Laura Lee Yourex, 62, from Costa Mesa, California, set out to expose what she believed were flaws in the state’s voting system by registering her dog, Maya, to vote in the 2021 California gubernatorial recall election and the 2022 primary. Yourex has since been caught and pleaded guilty to the misdemeanor of registering a non-existent person to vote.
Under California law, a person must submit an affidavit of registration that includes identification information, residence, mailing address, political affiliation, date of birth, and certification of U.S. citizenship. Critically, if any of that information is falsified, the voter must also sign a document acknowledging they can be prosecuted for perjury.
Of course, the President has been pushing a narrative that loopholes in this system could lead to mass voter fraud, even attributing his 2020 election loss to Joe Biden to such claims. He ultimately pardoned the Jan. 6 rioters, framing their actions as a fight for election integrity. Donald Trump’s claims, however, have been widely disproven.
Still, Yourex was intent on making the same point — using her dog. According to The Independent, her attorney, Jamie Coulter, said, “Laura Yourex sincerely regrets her unwise attempt to expose flaws in our state voting system, intending to improve it by demonstrating that even a dog can be registered to vote.” The attorney continued, “Ms. Yourex never hid from taking personal responsibility, as she self-reported the matter.”
In January 2022, Yourex even posted about the stunt on social media. Reports say she shared a photo of her dog with a sticker reading “I voted.” In 2024, even after Maya had died, Yourex posted another image — this time of the dog’s tag alongside a vote-by-mail ballot — with the caption, “Maya is still getting her ballot.”
By that point, the Department of Justice had opened an investigation, and by 2025 authorities said they had gathered sufficient evidence to pursue prosecution.
Janet Nguyen, an Orange County supervisor, pointed to this case as a wake-up call for California.
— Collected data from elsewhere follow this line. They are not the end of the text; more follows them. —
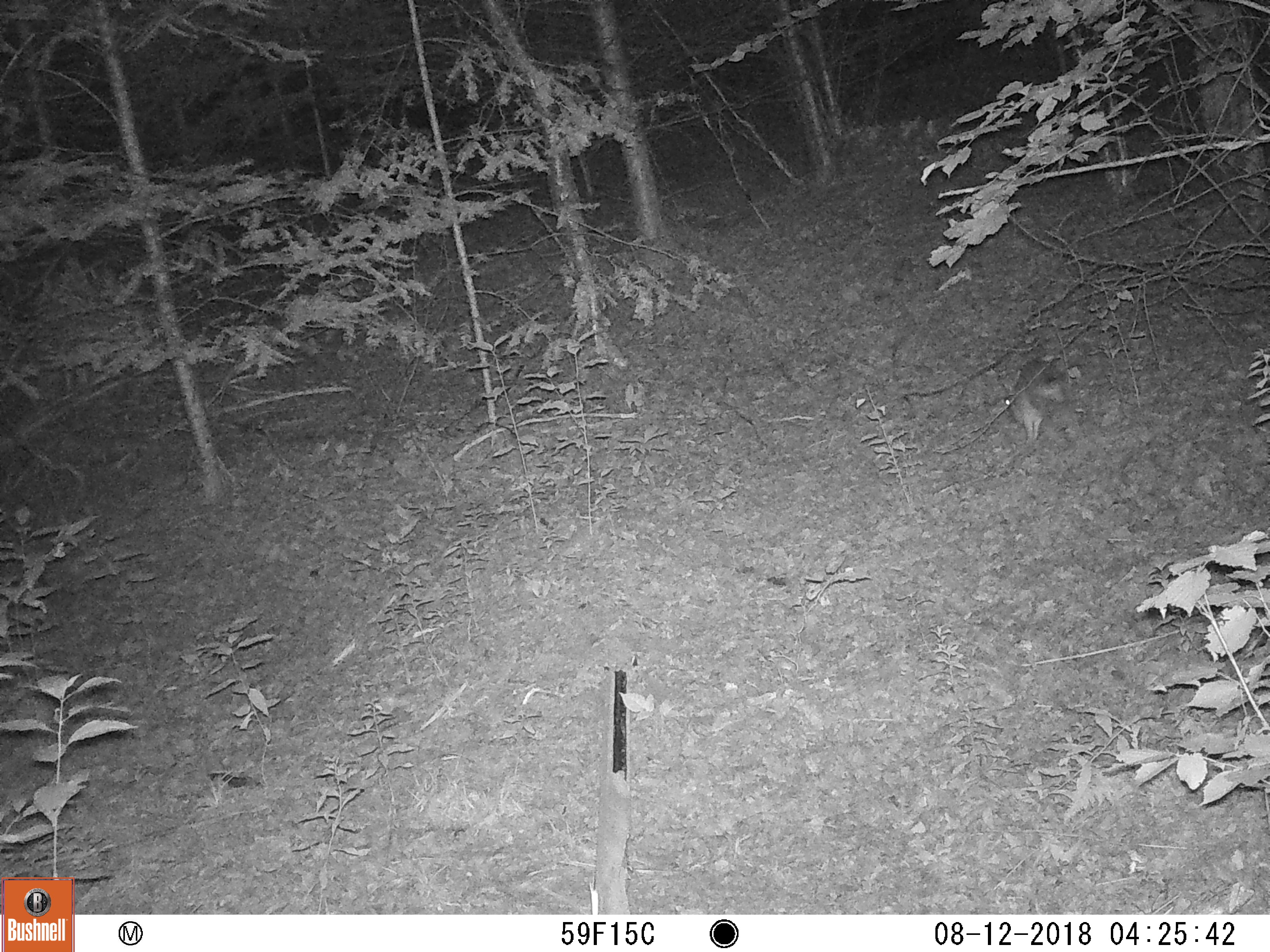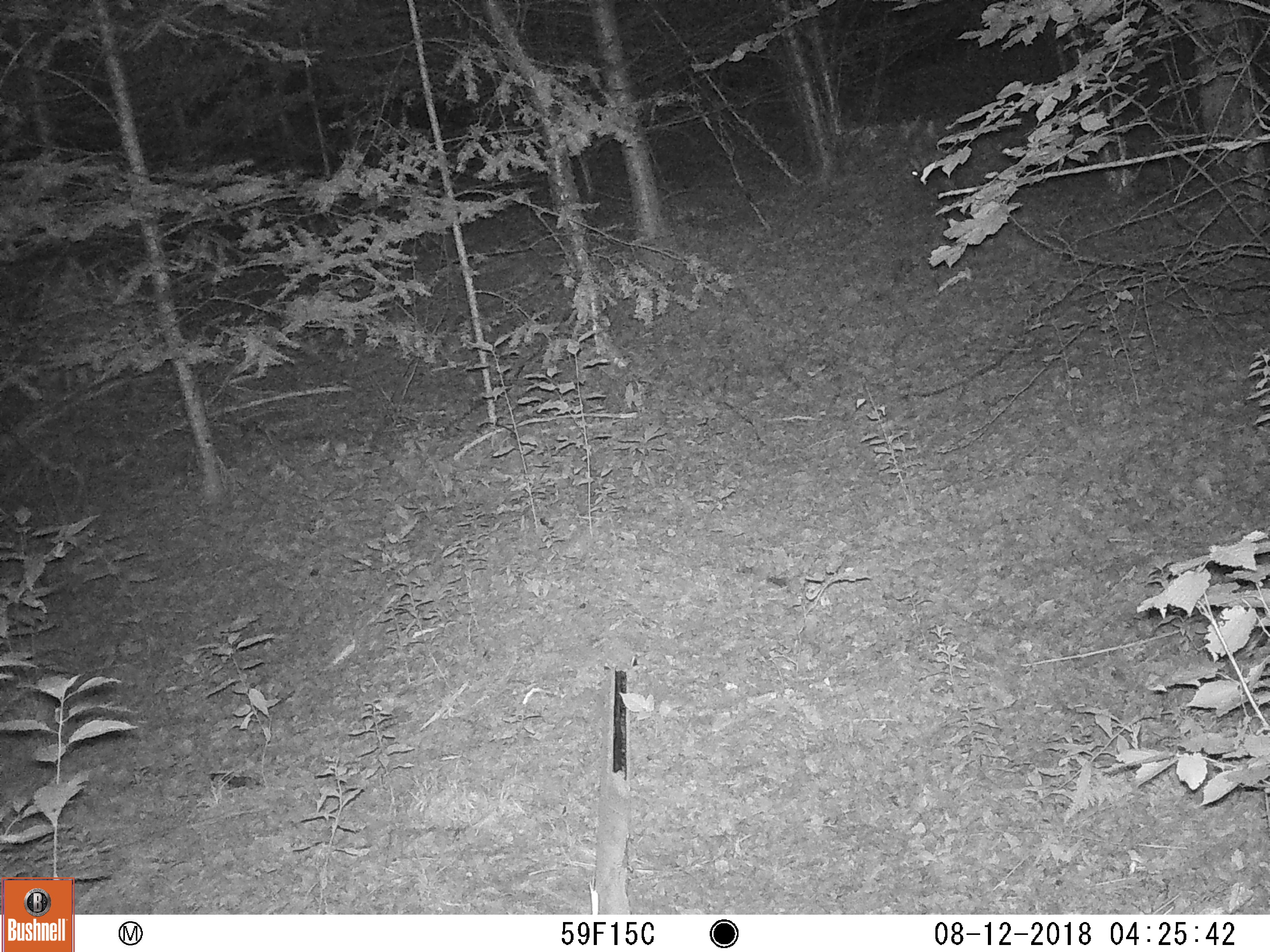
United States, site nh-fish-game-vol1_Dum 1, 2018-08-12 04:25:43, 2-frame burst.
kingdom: Animalia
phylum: Chordata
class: Mammalia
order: Lagomorpha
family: Leporidae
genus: Lepus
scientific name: Lepus americanus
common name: snowshoe hare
Snowshoe hare (Lepus americanus).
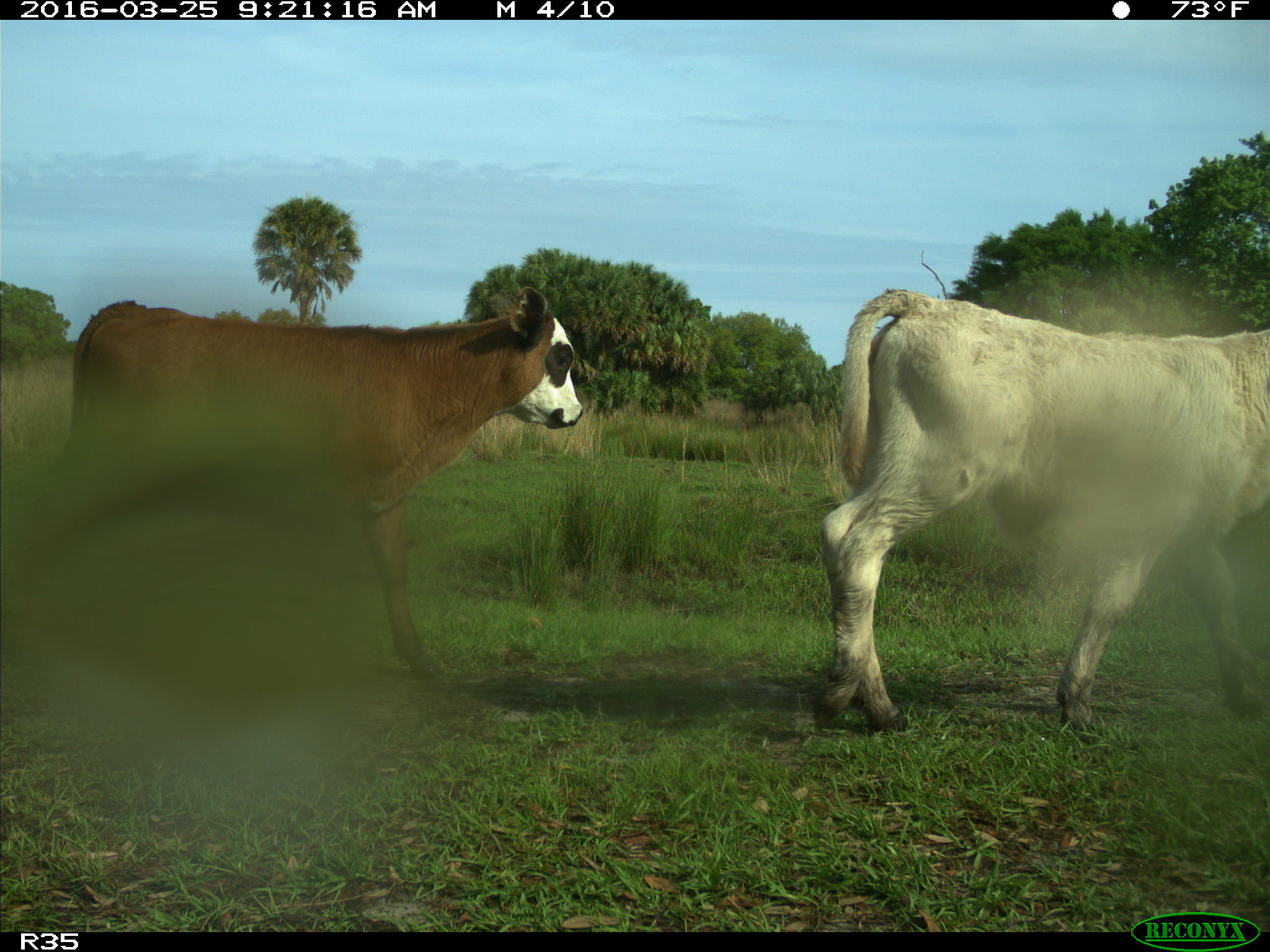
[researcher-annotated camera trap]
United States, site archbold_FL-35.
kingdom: Animalia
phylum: Chordata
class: Mammalia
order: Artiodactyla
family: Bovidae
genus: Bos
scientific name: Bos taurus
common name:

She said, “The fact that a dog can register and vote twice tells you the system is not working, and it’s broken. If we can cross-reference addresses and names, if there’s something suspicious, we can say, ‘Wait a minute. Let’s flag this.’”
A Chapman University law professor, Nahal Kazemi, disagreed. She argued that the case actually shows the system working as intended. “At least the second time the dog’s vote was cast, it was identified as an ineligible voter. That’s what we expect to see,” she said. “To treat [voter fraud] as the biggest problem in our electoral system is misguided.”
Voting rights will always be up for debate. Human nature almost guarantees there will be bad actors in any system. The argument, then, tends to split between those who believe those bad actors should be the primary focus, and those who believe protecting voter rights should take precedence. As things stand, voter rights still come first.
The concern, as always, is what happens when isolated cases like this are used as justification to roll those rights back.